→ TESTO ESTRATTO
###

Perché Benedetto Croce assolverebbe Maurizio Cattelan

L’artista alla sbarra a Parigi

DI CLAUDIO STRINATI

Il processo contro l’artista Maurizio Cattelan e il suo Gallerista Perrotin stimola considerazioni di carattere filosofico egiudiziario insieme.
L’accusa mossa a Cattelan dall’anziano scultore Daniel Druet — che ieri era in aula a Parigi davanti alla terza camera del tribunale — è quella di violazione del diritto d’autore in quanto l’ultraottantenne maestro sosterrebbe di essere lui l’autore almeno dei bozzetti di alcune opere cruciali ed epocali di Cattelan, che rivendica ovviamente a se stesso l’esclusiva ideazione e progettazione delle sue opere ma non credo abbia mai negato di essersi servito di collaborazioni per la concreta realizzazione. D’altra parte Druet si riferisce anche al concepimento ed esecuzione da parte sua delle opere definitive, e parliamo di conclamati capolavori di Cattelan come Him che rappresenta Hitler bambino intento a pregare in ginocchio e di altre otto opere realizzate tra il 1999 e il 2006, sostenendo per voce del suo avvocato Jean-Baptiste Bourgeois, che l’artista italiano «è incapace di scolpire, di dipingere e persino di disegnare». Forse Druet non hai mai ottenuto accordi contrattuali vincolanti, né sotto il profilo tecnico- artistico né sotto quello finanziario e si risveglia un poco tardivamente. Sarebbe stato pagato per l’esecuzione dei bozzetti, sì. Ma non avrebbe poi tratto proventi dalle vendite milionarie delle importanti opere. Ne avrebbe avuto diritto? Ha diritto ai quattro milioni di euro che chiede a Cattalen a titolo di risarcimento? Lo stabilirà il Tribunale l’8 luglio, quando ci sarà la sentenza, sulla base di atti certi.

###

→ ESERCIZI DA SVOLGERE
[1] Stabilisci se le seguenti affermazioni concordano con l'articolo sul processo a Cattelan, rispondendo sì o no e citando le parole decisive: (a) Druet era presente in aula a Parigi; (b) la sentenza è prevista per il 10 luglio; (c) l'avvocato di Druet si chiama Jean-Baptiste Bourgeois.
[2] Riporta fedelmente il passo dell'articolo sul processo a Cattelan che comincia con "Perché Benedetto Croce" e termina con "filosofico egiudiziario insieme.".
[3] Secondo l'articolo sul processo a Cattelan, che cosa rappresenta l'opera Him?

→ DATI REGISTRATI
###

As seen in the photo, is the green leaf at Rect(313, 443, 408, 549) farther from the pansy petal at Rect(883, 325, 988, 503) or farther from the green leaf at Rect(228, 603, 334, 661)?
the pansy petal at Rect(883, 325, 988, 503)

###

→ SOLUZIONI PER ESERCIZIO
[1]
(a) Sì: "che ieri era in aula a Parigi davanti alla terza camera del tribunale".
(b) No: "Lo stabilirà il Tribunale l’8 luglio, quando ci sarà la sentenza".
(c) Sì: "per voce del suo avvocato Jean-Baptiste Bourgeois".

[2]
Perché Benedetto Croce assolverebbe Maurizio Cattelan

L’artista alla sbarra a Parigi

DI CLAUDIO STRINATI

Il processo contro l’artista Maurizio Cattelan e il suo Gallerista Perrotin stimola considerazioni di carattere filosofico egiudiziario insieme.

[3] Hitler bambino intento a pregare in ginocchio.